Stocks pause after “buy-the-dip” makes a comeback
Asian stocks are mixed while European indices and US equity futures are drifting in and out of negative territory. The buy-the-dip charge in equities appears to be taking a breather, having already restored the S&P500 to within 0.4% of its highest-ever closing price.
Better-than-expected Q3 earnings have given risk-on sentiment a reason to stage a comeback and take the spotlight away from concerns surrounding tapering and stagflation risks, at least for the time being. With the likes of Tesla, Intel and IBM next off the earnings conveyer belt this week, more commentary that heartens risk appetite should help seal a third consecutive weekly gain for the S&P500.
Inflation woes still lurking
The latest UK September CPI readings were released earlier this morning and came in a touch below expectations. The headline CPI registered a 3.1% year-on-year increase and grew 0.3% compared to August, while core CPI came in at 2.9%. All three readings were one tenth lower than the median market forecast. The pound is now weaker against most of its G10 peers as money markets modestly pare back their rate hike expectations.
Notably, these latest inflation figures are still well above the Bank of England’s 2% target. This is keeping markets expecting the first in a series of rate hikes to happen next month, with a total of over 100 basis points priced in for the coming year. Such a narrative could translate into stronger near-term support for GBP, barring rising fears of a policy mistake if the MPC hike too fast and too early.
Oil hovers near multi-year highs
Oil bulls appear hesitant in pushing Brent futures past the October 2018 top for the time being, while WTI futures are coming off slightly from their seven-year highs. The pullback in the commodities complex has perhaps been most notable in natural gas futures so far this week, with prices in New York tumbling more than 5% this week.

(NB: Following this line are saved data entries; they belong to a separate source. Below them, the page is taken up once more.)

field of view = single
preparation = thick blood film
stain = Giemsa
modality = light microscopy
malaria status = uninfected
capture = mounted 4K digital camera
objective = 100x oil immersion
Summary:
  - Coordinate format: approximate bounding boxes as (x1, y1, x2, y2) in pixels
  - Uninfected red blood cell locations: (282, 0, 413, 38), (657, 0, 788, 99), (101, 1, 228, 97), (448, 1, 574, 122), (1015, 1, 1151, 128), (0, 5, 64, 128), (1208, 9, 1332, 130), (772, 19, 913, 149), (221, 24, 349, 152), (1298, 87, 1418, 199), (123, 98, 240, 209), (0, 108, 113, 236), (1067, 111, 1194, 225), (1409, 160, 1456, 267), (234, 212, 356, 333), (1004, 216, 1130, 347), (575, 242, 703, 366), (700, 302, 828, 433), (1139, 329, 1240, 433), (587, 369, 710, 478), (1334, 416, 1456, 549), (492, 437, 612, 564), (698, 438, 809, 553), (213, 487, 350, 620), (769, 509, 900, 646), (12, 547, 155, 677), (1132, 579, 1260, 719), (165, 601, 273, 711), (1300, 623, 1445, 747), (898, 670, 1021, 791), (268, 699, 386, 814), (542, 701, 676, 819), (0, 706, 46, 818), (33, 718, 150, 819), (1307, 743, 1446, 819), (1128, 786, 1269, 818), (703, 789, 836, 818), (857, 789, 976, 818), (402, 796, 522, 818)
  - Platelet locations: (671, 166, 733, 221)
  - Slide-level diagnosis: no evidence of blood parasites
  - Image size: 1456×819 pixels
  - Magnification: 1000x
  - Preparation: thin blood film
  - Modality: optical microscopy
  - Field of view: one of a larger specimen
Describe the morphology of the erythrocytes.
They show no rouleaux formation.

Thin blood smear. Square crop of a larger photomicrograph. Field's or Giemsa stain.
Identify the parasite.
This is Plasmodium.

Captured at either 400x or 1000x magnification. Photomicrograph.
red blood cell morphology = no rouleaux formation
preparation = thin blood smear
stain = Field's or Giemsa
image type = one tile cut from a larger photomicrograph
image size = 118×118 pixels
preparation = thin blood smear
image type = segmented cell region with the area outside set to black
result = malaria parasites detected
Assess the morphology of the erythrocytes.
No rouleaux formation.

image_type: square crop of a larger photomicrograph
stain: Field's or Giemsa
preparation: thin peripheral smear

Despite the recent drop, commodities should remain well bid considering the prevalent fears over increasing scarcity as the northern hemisphere enters the winter months. Oil prices have enough reasons to stick to their uptrend as market conditions will continue tightening over the next couple of months, even as the risk of policy interventions from the likes of OPEC+, China, and Russia potentially lead to bouts of volatility.